Alors que la France vient de traverser une canicule sans précédent, le Premier ministre Sébastien Lecornu a pris la parole le 29 juin pour défendre les actions de son gouvernement face aux critiques d'impréparation. Il a aussi évoqué la possibilité d'une nouvelle vague de chaleur dans les jours à venir.
« L’ensemble de la chaîne a tenu », a affirmé Lecornu, saluant la mobilisation des services de Météo France ainsi que des professionnels de la santé, notamment aux urgences, face à cette crise. Il a également annoncé la création d'une cellule interministérielle de crise destinée à analyser les réponses et à préparer d'éventuels futurs épisodes caniculaires.
Le Premier ministre a précisé que des
« décisions dans les jours qui viennent » seront attendues de ses ministres pour mettre en place un « plan Orsec chaleur extrême », améliorant ainsi la réponse en matière de sécurité civile. Il a aussi souligné l'enjeu de la résistance des équipes de sécurité face aux risques d’incendie, alors que plusieurs départements du sud, tels que les Pyrénées-Orientales et le Vaucluse, sont en « danger très élevé ».
Malgré la fin de la vigilance rouge, la situation sanitaire reste préoccupante, avec des scénarios qui prévoient une reprise des chaleurs. Lecornu a rappelé l'importance des leçons tirées de la canicule de 2003, qui avait causé un lourd bilan humain.
Les Ehpad ont « tenu »
Le gouvernement a multiplié les dispositifs de crise pour éviter de reproduire les erreurs du passé. Si des chiffres alarmants concernant les décès à domicile apparaissent, le Premier ministre a salué le fait que les Ehpad ont su maintenir leurs structures opérationnelles malgré une pression accrue. « Le nombre de victimes à domicile est bien plus important que lors des épisodes précédents », a-t-il déclaré.

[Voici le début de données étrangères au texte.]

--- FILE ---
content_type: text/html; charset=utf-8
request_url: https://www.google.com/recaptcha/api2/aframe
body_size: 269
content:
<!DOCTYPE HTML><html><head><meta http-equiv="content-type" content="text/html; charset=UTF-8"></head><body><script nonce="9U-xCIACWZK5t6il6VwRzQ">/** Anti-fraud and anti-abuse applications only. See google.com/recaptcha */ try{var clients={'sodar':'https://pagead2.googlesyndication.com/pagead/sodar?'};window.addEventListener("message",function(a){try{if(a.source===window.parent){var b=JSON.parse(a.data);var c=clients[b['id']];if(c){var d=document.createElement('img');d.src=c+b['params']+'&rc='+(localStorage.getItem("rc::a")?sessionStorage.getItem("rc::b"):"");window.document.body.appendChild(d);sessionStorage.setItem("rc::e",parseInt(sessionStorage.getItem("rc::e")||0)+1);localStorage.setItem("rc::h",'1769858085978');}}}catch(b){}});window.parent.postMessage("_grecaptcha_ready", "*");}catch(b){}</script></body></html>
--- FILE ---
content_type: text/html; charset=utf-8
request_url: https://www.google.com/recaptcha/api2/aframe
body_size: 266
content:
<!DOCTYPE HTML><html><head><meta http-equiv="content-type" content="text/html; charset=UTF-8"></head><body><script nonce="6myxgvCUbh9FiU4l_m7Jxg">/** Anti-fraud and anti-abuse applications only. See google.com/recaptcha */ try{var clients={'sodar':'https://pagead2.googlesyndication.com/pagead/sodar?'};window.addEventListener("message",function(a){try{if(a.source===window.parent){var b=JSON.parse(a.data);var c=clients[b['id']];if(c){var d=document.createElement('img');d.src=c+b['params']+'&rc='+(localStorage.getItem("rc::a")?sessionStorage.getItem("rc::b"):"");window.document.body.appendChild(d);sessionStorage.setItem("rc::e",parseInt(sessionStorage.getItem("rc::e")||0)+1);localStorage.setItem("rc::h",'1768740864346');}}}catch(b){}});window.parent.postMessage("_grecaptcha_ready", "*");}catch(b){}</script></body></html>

Par ailleurs, il a rassuré sur le bon fonctionnement du système énergétique, malgré l'usage croissant de la climatisation. Des climatiseurs supplémentaires seront livrés dans les hôpitaux pour améliorer les conditions de travail du personnel soignant, crucial en cette période.
Responsabilités
Selon Lecornu, des enjeux se posent également autour des infrastructures, notamment dans les écoles, qui relèvent de la responsabilité des municipalités. L'opposition politique, notamment représentée par Marine Tondelier des Écologistes, a critiqué l'exécutif pour son manque de préparation et sa gestion face à cette crise. D'autres voix, comme celle de l'ex-Première ministre Élisabeth Borne, mettent en lumière une prétendue inaction gouvernementale.
« Il faudra faire toute la lumière sur le bilan humain pour déterminer les responsabilités politiques », a-t-elle déclaré, soulignant les enjeux cruciaux des décisions long terme.